I have compiled a list of sources for the elements that are available to the amateur chemist. Lead will be discussed here.
Lead is a soft blue-gray metal well known for its rather high density, although a significant number of elements exceed the density of lead. Lead is rather inert to many corrosive substances such as hydrochloric and sulfuric acid, but vulnerable to others like acetic acid. Soluble lead compounds are mostly colorless, while the insoluble ones can be either colorless (lead carbonate) or colorful (lead iodide). Lead is one of the few elements that forms insoluble halides. Lead chloride can be dissolved in hot water, while lead bromide is pale white like silver bromide and lead iodide is bright yellow, much brighter than silver iodide. All of them can dissolve to a significant extent in hot water. Lead has a low melting point and is easy to extract and shape, making it the ideal metal for many applications. However, its toxicity is necessitating a replacement of lead by other elements such as bismuth, which are more expensive, less dense, and more brittle. The banning of lead pellets for shooting of birds in wetlands is one such example. Lead forms a sulfide ore that forms large cubic crystals, known as galena. Lead also forms cerussite, which is lead carbonate and was used as a white pigment for many years. Crocoite, lead chromate, is a bright red mineral that was also used as a pigment until it was discontinued.

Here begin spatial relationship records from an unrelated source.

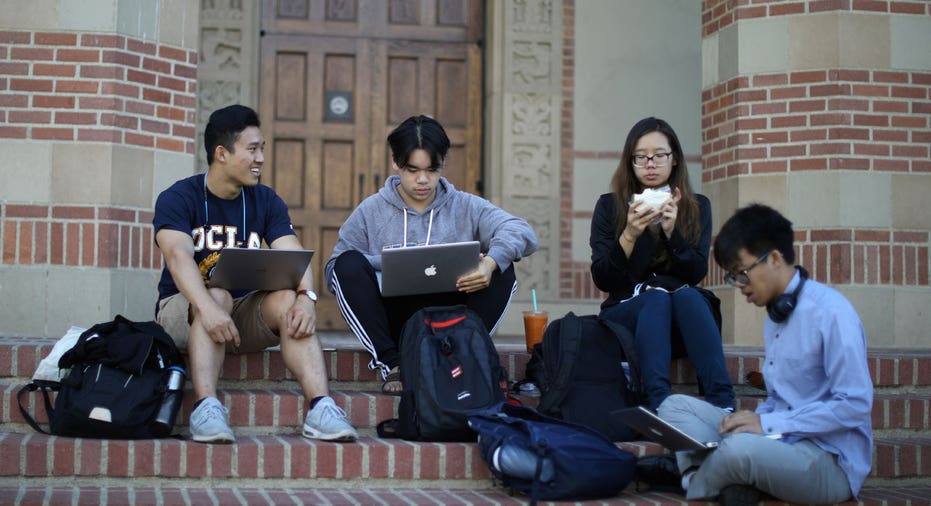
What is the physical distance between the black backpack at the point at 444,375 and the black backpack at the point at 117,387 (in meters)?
0.91

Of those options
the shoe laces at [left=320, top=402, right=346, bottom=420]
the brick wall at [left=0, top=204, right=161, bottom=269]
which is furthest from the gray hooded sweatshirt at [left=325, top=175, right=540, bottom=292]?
the brick wall at [left=0, top=204, right=161, bottom=269]

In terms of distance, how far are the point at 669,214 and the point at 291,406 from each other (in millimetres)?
1750

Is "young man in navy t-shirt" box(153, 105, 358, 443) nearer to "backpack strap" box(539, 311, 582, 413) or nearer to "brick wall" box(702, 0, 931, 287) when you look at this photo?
"backpack strap" box(539, 311, 582, 413)

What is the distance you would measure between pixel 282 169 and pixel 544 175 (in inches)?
78.3

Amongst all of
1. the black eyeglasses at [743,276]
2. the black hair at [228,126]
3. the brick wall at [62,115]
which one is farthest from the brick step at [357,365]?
the black eyeglasses at [743,276]

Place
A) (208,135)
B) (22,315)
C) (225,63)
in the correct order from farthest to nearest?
(225,63), (22,315), (208,135)

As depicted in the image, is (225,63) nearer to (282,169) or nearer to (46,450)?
(282,169)

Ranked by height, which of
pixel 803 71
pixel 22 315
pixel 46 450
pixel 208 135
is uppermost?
pixel 803 71

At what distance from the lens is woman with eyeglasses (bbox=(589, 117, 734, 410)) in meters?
4.88

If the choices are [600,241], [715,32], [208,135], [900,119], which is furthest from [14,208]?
[900,119]

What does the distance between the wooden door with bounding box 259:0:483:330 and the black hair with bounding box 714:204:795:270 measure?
5.19m

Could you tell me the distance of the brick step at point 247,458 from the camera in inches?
178

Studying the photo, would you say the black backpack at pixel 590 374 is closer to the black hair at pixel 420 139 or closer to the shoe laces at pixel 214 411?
the black hair at pixel 420 139

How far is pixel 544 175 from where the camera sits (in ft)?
30.5
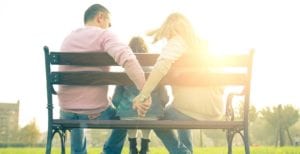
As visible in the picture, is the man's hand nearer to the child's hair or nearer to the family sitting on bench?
the family sitting on bench

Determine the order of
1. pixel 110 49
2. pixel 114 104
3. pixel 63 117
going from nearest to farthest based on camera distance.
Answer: pixel 110 49, pixel 63 117, pixel 114 104

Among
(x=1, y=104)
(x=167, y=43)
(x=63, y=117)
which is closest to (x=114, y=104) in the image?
(x=63, y=117)

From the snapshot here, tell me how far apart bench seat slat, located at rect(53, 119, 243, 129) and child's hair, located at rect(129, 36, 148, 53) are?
1.13 meters

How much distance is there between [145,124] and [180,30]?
2.87 ft

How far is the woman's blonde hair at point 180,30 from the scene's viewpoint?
4.71 m

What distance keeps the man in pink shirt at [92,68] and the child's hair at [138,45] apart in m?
0.59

In element form: Lead fishing sinkers, bullets, and wheel weights are still relatively common. Lead acid batteries contain spongy lead metal on the anode. Tin-lead solder can be dissolved in hydrochloric acid, leaving lead behind.
In compound form: Lead white pigment contains lead carbonate. Lead glass contains lead silicate. Lead acid batteries have lead dioxide cathodes. Piezocrystals can have lead titanate or lead zirconate titanate in them.